- **Problem**: In the thread below about the Elasticsearch trailing-space aggregation, what does the reply call the ideal case?

>> begin Selection

Reputation: 2437
I have an aggregate query to make which buckets the city name of a country. The query (which I make in sense) is as below:
GET test/_search
{
"query" : {
"bool" : {
"must" : {
"match" : {
"name.autocomplete" : {
"query" : "new yo",
"type" : "boolean"
}
}
},
"must_not" : {
"term" : {
"source" : "old"
}
}
}
},
"aggregations" : {
"city_name" : {
"terms" : {
"field" : "cityname.raw",
"min_doc_count" : 1
},
"aggregations" : {
"country_name" : {
"terms" : {
"field" : "countryname.raw"
}
}
}
}
}
}
Now in the documents New York
occurs two time one with an extra trailing space. The aggregation result which I get is as below:
{
"key": "New York",
"doc_count": 1,
"city_name": {
"doc_count_error_upper_bound": 0,
"sum_other_doc_count": 0,
"buckets": [
{
"key": "United States of America",
"doc_count": 1
}
]
}
},
{
"key": "New York ",
"doc_count": 1,
"city_name": {
"doc_count_error_upper_bound": 0,
"sum_other_doc_count": 0,
"buckets": [
{
"key": "United States of America",
"doc_count": 1
}
]
}
}
I need the both New York
to be treated the same. Is there any way I can query that I get both of them in the same group. Any things which trims the trailing spaces will do I guess. Could not find anything though. Thanks
Upvotes: 0
Views: 2563
Reputation: 217424
The ideal case is to clean up your fields before indexing your documents. If that's not an option, you can still clean them after the fact using (e.g.) the update-by-query plugin...

>> end Selection
>> begin Provided information

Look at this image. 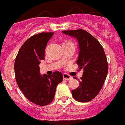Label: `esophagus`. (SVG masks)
I'll list each match as a JSON object with an SVG mask.
<instances>
[{"label":"esophagus","mask_w":125,"mask_h":125,"mask_svg":"<svg viewBox=\"0 0 125 125\" xmlns=\"http://www.w3.org/2000/svg\"><path fill=\"white\" fill-rule=\"evenodd\" d=\"M73 79V77L72 76H69V75H68V74H63V79H64V80H71V79Z\"/></svg>","instance_id":"obj_1"}]
</instances>
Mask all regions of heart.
Listing matches in <instances>:
<instances>
[{"label":"heart","mask_w":125,"mask_h":125,"mask_svg":"<svg viewBox=\"0 0 125 125\" xmlns=\"http://www.w3.org/2000/svg\"><path fill=\"white\" fill-rule=\"evenodd\" d=\"M66 42H70V41H66Z\"/></svg>","instance_id":"b5f03b06"}]
</instances>
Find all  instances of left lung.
Listing matches in <instances>:
<instances>
[{
	"label": "left lung",
	"mask_w": 125,
	"mask_h": 125,
	"mask_svg": "<svg viewBox=\"0 0 125 125\" xmlns=\"http://www.w3.org/2000/svg\"><path fill=\"white\" fill-rule=\"evenodd\" d=\"M62 32L78 41L79 52L76 63L79 69H83L81 80L78 79L79 86L71 91L73 97L79 102H88L100 93L108 74V61L103 47L84 30Z\"/></svg>",
	"instance_id": "8db88e82"
}]
</instances>
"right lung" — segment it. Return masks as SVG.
Segmentation results:
<instances>
[{
    "mask_svg": "<svg viewBox=\"0 0 125 125\" xmlns=\"http://www.w3.org/2000/svg\"><path fill=\"white\" fill-rule=\"evenodd\" d=\"M54 32H41L29 38L21 46L14 64L19 88L30 101L39 106L49 104L54 98L62 74L55 71L51 76L40 74L39 64L44 59L47 43Z\"/></svg>",
    "mask_w": 125,
    "mask_h": 125,
    "instance_id": "obj_1",
    "label": "right lung"
}]
</instances>
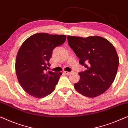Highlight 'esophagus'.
<instances>
[{
	"mask_svg": "<svg viewBox=\"0 0 128 128\" xmlns=\"http://www.w3.org/2000/svg\"><path fill=\"white\" fill-rule=\"evenodd\" d=\"M64 73H65V74H66L69 75V74H70L72 73V72H64Z\"/></svg>",
	"mask_w": 128,
	"mask_h": 128,
	"instance_id": "1",
	"label": "esophagus"
}]
</instances>
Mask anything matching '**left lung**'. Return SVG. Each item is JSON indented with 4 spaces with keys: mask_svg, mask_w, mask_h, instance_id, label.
I'll list each match as a JSON object with an SVG mask.
<instances>
[{
    "mask_svg": "<svg viewBox=\"0 0 128 128\" xmlns=\"http://www.w3.org/2000/svg\"><path fill=\"white\" fill-rule=\"evenodd\" d=\"M70 48L86 68L78 73L80 78L74 86L78 92L89 98L99 96L113 82L119 65V58L111 42L100 36L84 38L68 36Z\"/></svg>",
    "mask_w": 128,
    "mask_h": 128,
    "instance_id": "left-lung-1",
    "label": "left lung"
}]
</instances>
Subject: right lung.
<instances>
[{"label":"right lung","instance_id":"obj_1","mask_svg":"<svg viewBox=\"0 0 128 128\" xmlns=\"http://www.w3.org/2000/svg\"><path fill=\"white\" fill-rule=\"evenodd\" d=\"M66 39V35L39 33L22 44L16 58V74L20 85L30 95L42 98L55 90L62 73L47 71L54 49Z\"/></svg>","mask_w":128,"mask_h":128}]
</instances>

>> end Provided information

- **Task solution**: Cleaning up the fields before indexing the documents.